Stored items
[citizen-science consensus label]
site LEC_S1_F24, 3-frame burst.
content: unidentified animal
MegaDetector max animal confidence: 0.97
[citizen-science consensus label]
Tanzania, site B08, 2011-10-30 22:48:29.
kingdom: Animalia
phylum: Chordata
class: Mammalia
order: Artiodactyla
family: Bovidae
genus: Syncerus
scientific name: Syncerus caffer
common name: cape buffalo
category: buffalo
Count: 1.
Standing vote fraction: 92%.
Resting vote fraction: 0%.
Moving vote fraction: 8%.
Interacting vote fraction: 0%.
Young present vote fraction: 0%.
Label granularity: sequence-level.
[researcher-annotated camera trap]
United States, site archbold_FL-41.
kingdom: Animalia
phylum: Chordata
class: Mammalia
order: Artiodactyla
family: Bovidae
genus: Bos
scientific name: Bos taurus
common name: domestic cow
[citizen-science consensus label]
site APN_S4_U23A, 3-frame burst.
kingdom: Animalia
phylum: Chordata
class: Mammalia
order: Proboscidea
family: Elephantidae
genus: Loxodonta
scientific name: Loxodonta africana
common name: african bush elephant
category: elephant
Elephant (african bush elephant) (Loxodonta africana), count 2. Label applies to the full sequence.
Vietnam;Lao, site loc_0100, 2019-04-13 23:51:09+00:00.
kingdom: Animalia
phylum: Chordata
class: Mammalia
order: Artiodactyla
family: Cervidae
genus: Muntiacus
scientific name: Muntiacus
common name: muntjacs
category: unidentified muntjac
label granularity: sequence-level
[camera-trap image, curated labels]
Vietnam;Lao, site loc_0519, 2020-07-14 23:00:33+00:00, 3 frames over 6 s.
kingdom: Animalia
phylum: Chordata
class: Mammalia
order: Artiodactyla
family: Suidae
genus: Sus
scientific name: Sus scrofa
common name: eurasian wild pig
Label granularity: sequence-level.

▸ **Your task**: What number of lines in the records hold "burst"? Reply with that number alone.

▸ **Exercise response**: 2